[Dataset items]
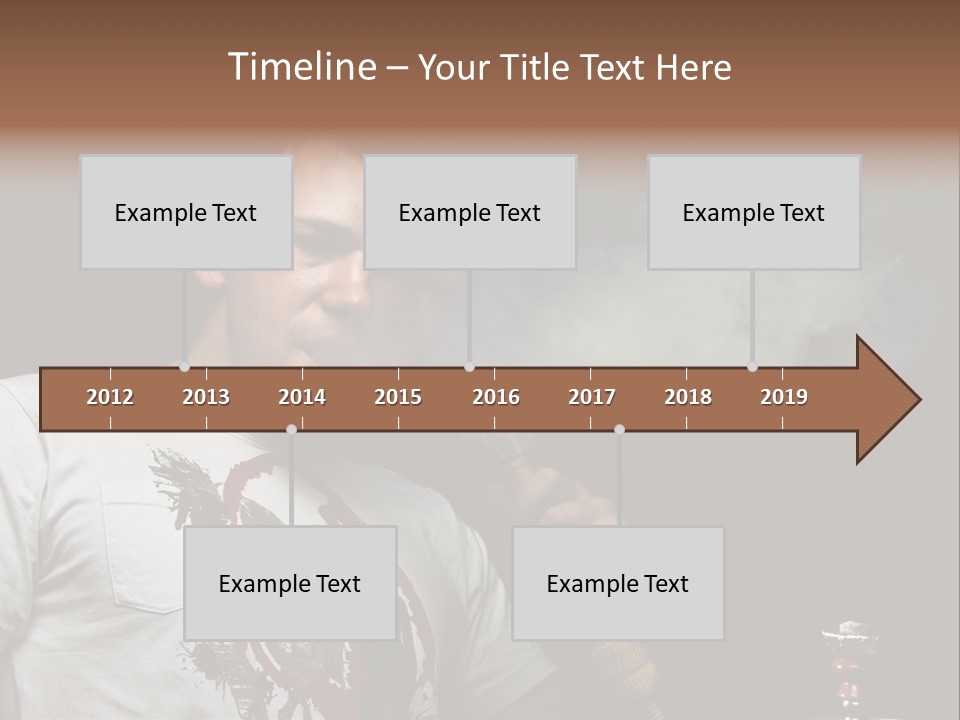 Timeline – Your Title Text Here

Example Text

Example Text

Example Text

2012
2013
2014
2015
2016
2017
2018
2019

Example Text

Example Text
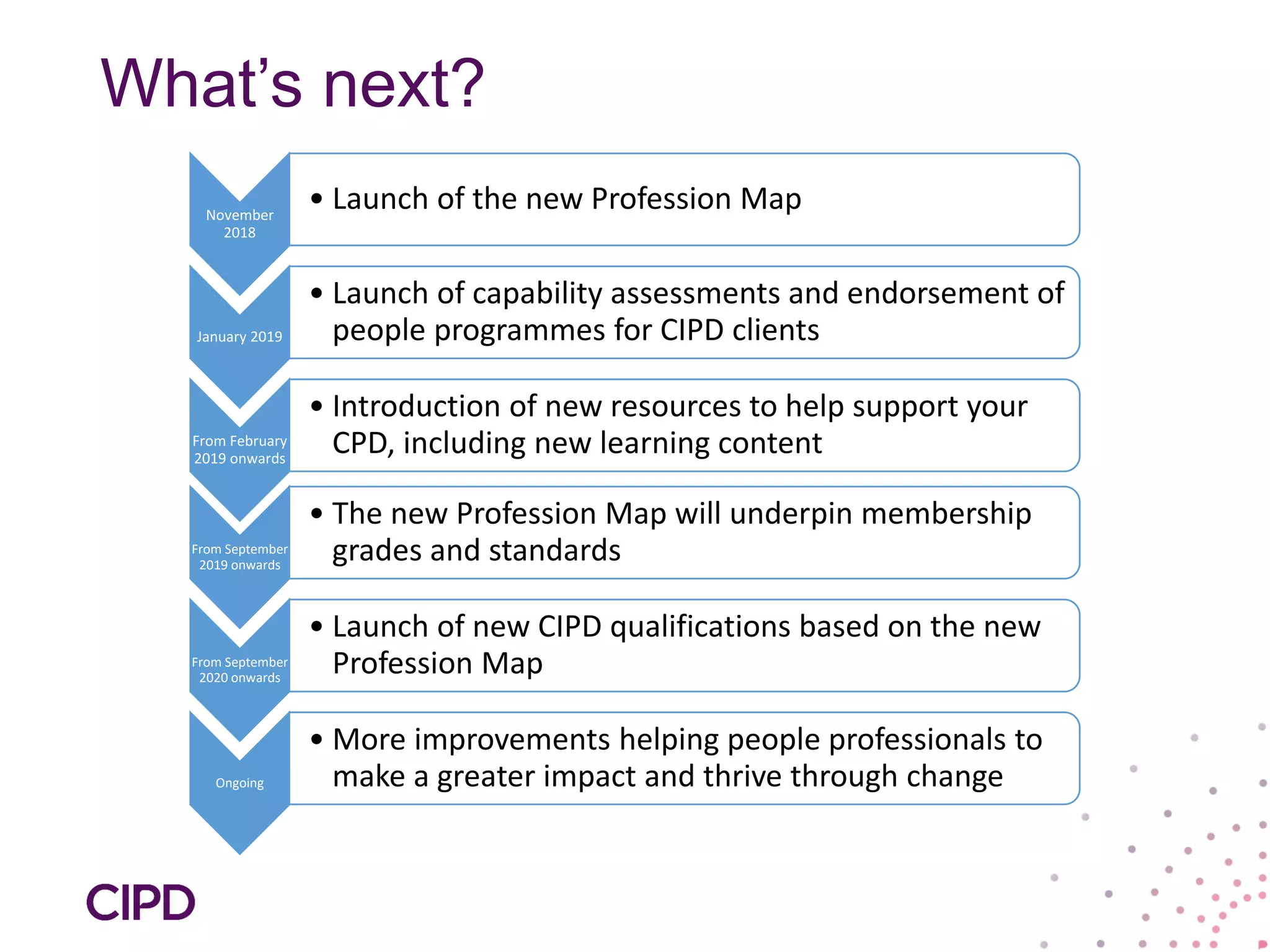 What’s next?

November 2018

• Launch of the new Profession Map

January 2019

• Launch of capability assessments and endorsement of people programmes for CIPD clients

From February 2019 onwards

• Introduction of new resources to help support your CPD, including new learning content

From September 2019 onwards

• The new Profession Map will underpin membership grades and standards

From September 2020 onwards

• Launch of new CIPD qualifications based on the new Profession Map

Ongoing

• More improvements helping people professionals to make a greater impact and thrive through change

CIPD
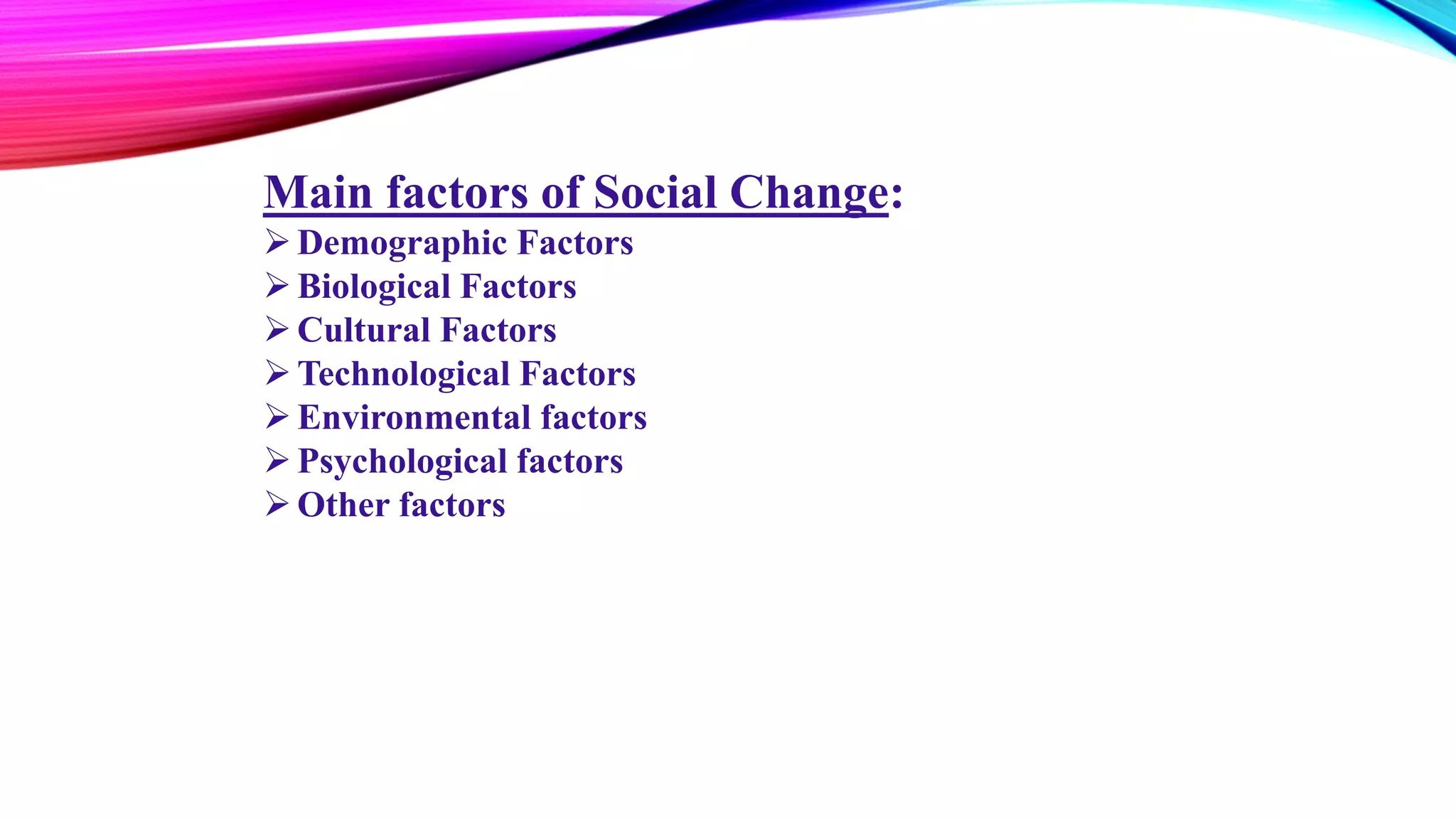 Main factors of Social Change:
➢ Demographic Factors
➢ Biological Factors
➢ Cultural Factors
➢ Technological Factors
➢ Environmental factors
➢ Psychological factors
➢ Other factors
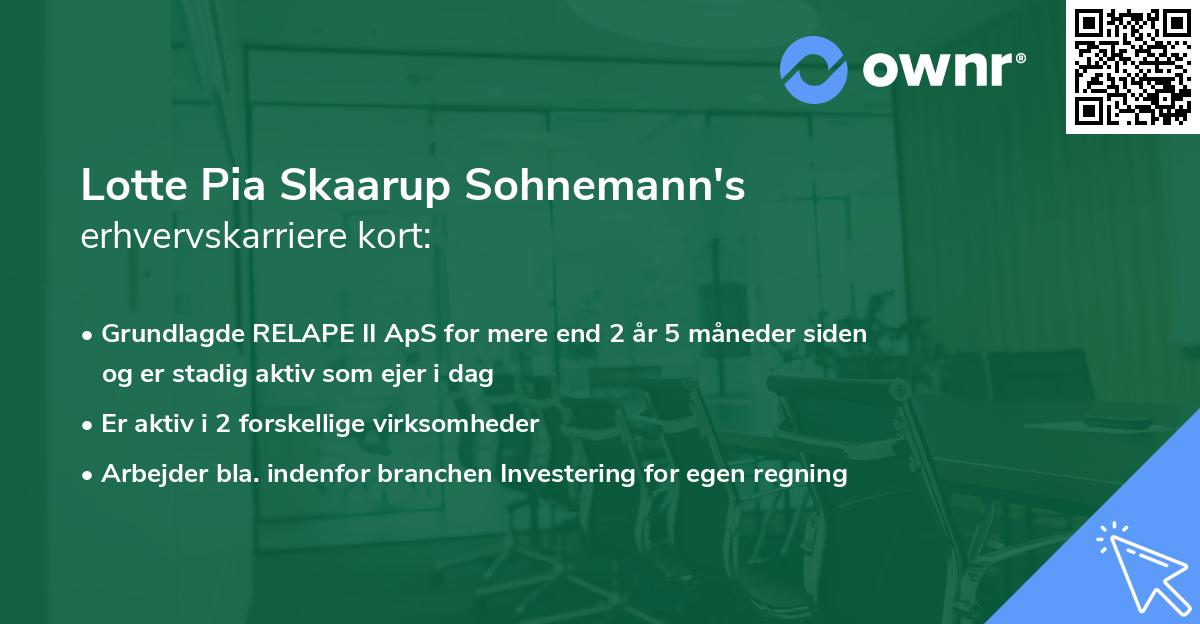 ownr®

Lotte Pia Skaarup Sohnemann's
erhvervskarriere kort:

• Grundlagde RELAPE II ApS for mere end 2 år 5 måneder siden og er stadig aktiv som ejer i dag
• Er aktiv i 2 forskellige virksomheder
• Arbejder bla. indenfor branchen Investering for egen regning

EXERCISE DESCRIPTION:
List all lines above in which the string "aktiv" appears.

ANSWER SECTION:
• Grundlagde RELAPE II ApS for mere end 2 år 5 måneder siden og er stadig aktiv som ejer i dag
• Er aktiv i 2 forskellige virksomheder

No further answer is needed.